We didn’t go far. My friend wanted to travel by high-speed train, so we’d planned to ride the AVE for about an hour, get off, walk around, and then about two hours later, return to Madrid. Cuenca was the destination of choice, but all the trains going there were sold out. Same with a few other places. What about Ciudad Real? My friend, in Spain for the first time, was amenable to anything, and I had never visited the city. So Ciudad Real it was, a reputedly dull town some 170 kilometers south of Madrid, just one hour by rail.
The train was close to full. We had tickets in the same car but not together. “I’ll sit here with you for now,” I said when we boarded, taking the spot next to his. After a few minutes a woman paused beside us. “Is this your seat?” I asked. Frowning at me, she said it was. I explained that my seat was three rows back, also an aisle seat, and asked if she minded switching with me so my friend and I could ride together. Her frown deepened. She’d have to see the seat, she said. I showed her my ticket with the seat number, and she continued down the aisle past us to check it out. After a moment, in a voice full of relief, she called out that it was fine. And that was that.
What had she thought she might find to necessitate a refusal? A dirty seat? A dirty seatmate? A dirty window or a noisy child across the aisle? I recalled David Sedaris writing of a woman beside him on a plane who did not take it well when he declined to trade seats with her husband in the bulkhead so that the couple could sit together. The bulkhead was the stumbling block, a seat where Sedaris would be unable to fold himself in, knees against the seat in front, as was his habit. But why, I wondered on rereading the essay after Easter, hadn’t she switched with the other passenger to occupy the bulkhead with her husband? Isn’t there always a solution, or half a one?

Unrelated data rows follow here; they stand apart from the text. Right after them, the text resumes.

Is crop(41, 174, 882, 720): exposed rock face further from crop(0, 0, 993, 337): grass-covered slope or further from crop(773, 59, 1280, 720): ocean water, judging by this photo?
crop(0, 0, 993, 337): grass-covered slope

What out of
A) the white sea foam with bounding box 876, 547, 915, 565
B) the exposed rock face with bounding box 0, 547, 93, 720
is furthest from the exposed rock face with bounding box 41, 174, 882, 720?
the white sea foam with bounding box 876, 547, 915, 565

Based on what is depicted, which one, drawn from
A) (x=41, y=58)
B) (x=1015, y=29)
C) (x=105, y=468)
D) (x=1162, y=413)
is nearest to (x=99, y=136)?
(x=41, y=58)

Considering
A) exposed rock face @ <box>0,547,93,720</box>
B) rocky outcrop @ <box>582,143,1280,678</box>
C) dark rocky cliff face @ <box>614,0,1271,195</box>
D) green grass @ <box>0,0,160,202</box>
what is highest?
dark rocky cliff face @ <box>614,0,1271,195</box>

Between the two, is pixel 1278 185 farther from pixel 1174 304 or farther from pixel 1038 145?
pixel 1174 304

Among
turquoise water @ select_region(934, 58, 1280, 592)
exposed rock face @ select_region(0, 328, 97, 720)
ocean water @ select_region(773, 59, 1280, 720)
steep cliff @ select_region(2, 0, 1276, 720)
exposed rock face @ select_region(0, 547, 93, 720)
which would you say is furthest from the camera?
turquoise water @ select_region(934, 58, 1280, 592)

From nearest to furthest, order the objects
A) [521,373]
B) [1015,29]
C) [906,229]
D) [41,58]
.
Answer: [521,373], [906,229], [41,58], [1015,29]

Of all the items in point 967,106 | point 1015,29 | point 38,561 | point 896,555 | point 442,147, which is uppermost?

On the return train, my friend and I had adjacent seats. In fact, we had most of the car. Six o’clock on Holy Thursday, and no one was jockeying for a ride to Madrid. It would be a different story three days later when the madrileños returned, thousands of them on the AVE, destination Atocha. By then I was back in Asturias and my friend was safely home in Albuquerque, where a white landscape from a surprise spring snowfall had welcomed him—all the joy of the familiar with the pleasure of the unexpected. Of Spain he could now claim, been there, done that. Of home he could brag about a white Easter. Could anything be better?